Saat ini adalah masa
dimana orang-orang berkepribadian
ekstrovert disanjung-sanjung dan berkepribadian
ekstrovert itu sendiri dianggap baik. Mereka yang ekstrovert dipandang sebagai
orang-orang yang mampu bersosialisasi
dengan baik, luwes, fleksibel dan memiliki kepribadian yang menawan. Sementara mereka yang introvert
dipandang buruk, canggung, dan tidak memiliki kemampuan bersosialisasi. Namun benarkah bahwa
menjadi orang yang introvert adalah buruk dan menjadi orang yang ekstrovert
adalah baik?
Orang yang pertama kali mengemukakan tentang introvert dan ekstrovert ini adalah Carl Gustav Jung, seorang psikoanalisis yang menjadi kawan sekaligus murid Sigmund Freud. Dan coba tebak kepribadian manakah menurut Jung yang terbaik?
“Introvert, bukan ekstrovert”.
Menurut Jung, orang-orang introvert adalah mereka yg terampil dalam
melakukan perjalanan ke dunia dalam, yaitu diri mereka sendiri. Mereka selalu
mencoba memahami diri mereka sendiri dengan melakukan banyak perenungan dan
berkontemplasi.
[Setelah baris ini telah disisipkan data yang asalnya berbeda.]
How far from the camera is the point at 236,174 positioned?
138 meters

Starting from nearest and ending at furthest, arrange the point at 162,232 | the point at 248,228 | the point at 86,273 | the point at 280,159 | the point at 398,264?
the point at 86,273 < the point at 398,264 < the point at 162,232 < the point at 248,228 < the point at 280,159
Pada akhirnya mereka menjadi orang yang memahami dirinya,
berpendirian keras, tidak mudah terpengaruh oleh orang lain, dan mengetahui apa
yang menjadi tujuan dalam hidupnya. Namun mereka yg introvert seringkali terlalu
disibukkan dengan dirinya sendiri, kurang peka terhadap lingkungannya dan
akhirnya lingkungannya juga tidak dapat menerima mereka yg introvert dengan
baik. Mereka tau apa yg mereka mau namun sulit untuk mengkomunikasikannya
kepada orang lain. Hal ini membuat mereka yang introvert seringkali dicap
sebagai orang aneh.
Sementara itu mereka yg ekstrovert terampil dalam melakukan perjalanan ke dunia luar. Mereka dengan luwes dapat berinteraksi dengan banyak orang. Membuat orang lain terkagum-kagum dan menyukainya. Namun semua ini dilakukan dengan mengorbankan dirinya sendiri. Mereka sering terpaksa mengorbankan kepribadiannya sendiri agar dapat diterima oleh orang banyak. Singkatnya, mereka yang ekstrovert dan mudah bergaul biasanya adalah orang yang sering berganti-ganti dalam menggunakan personanya.
Persona, dari bahasa Yunani yang berarti topeng. Dalam psikologi,
persona sering diidentikkan dengan kepribadian. Dari kata persona ini juga
muncul kata ”personality” dan ”person”. Kita menggunakan topeng seorang murid
saat kita berhadapan dengan guru. Menggunakan topeng orang sholeh saat
berhadapan dengan ustadz. Menggunakan topeng seram saat berhadapan dengan
musuh. Dan begitu seterusnya dalam hidup kita, terus berganti-ganti topeng. Permasalahannya
adalah orang-orang yg ekstrovert lebih
sering berganti topeng. Akhirnya dirinya tidak lagi memahami siapa dirinya yang
sebenarnya. Makanya tidak mengherankan apabila kita sering menemui orang yg
gaul, bintang film, memiliki banyak teman, seakan-akan memiliki hidup yang
sempurna, namun pada kenyataannya dia merasa tidak bahagia dengan hidupnya.
Terlihat kuat namun sebenarnya sangat lemah secara mental. Banyak berkata2
namun tanpa makna. Banyak teman namun sering kesepian.
Inilah akibat yang timbul apabila terlalu sering berganti topeng.
Seperti di film ”The Mask”, yang meskipun topengnya memberikan kekuatan, namun
pada akhirnya topeng tersebut menguasai jiwa si pemakainya. Membuat pemakainya
kehilangan kendali atas dirinya sendiri. Orang-orang introvert memiliki
kendali atas dirinya sendiri, namun seringkali mengalami penolakan oleh
lingkungannya. Orang-orang ekstrovert dapat memiliki segalanya, kecuali satu, dirinya sendiri.
Tetapi bagaimanapun, jika kita termasuk introvert
sudah seharusnya kita harus tetap berhubungan dengan lingkungan sekitar kita. Manusia
adalah makhluk sosial yang pastinya harus bersosialisasi. Dan jika termasuk
kedalam introvert, diri kita juga butuh untuk diperhatikan. Bukan hanya sekedar
perhatian fisik, tetapi jiwa. Jiwa itu hidup, jadi berikan dia kehidupan dengan
melakukan hal-hal yang kita ingin dan bisa lakukan sendiri.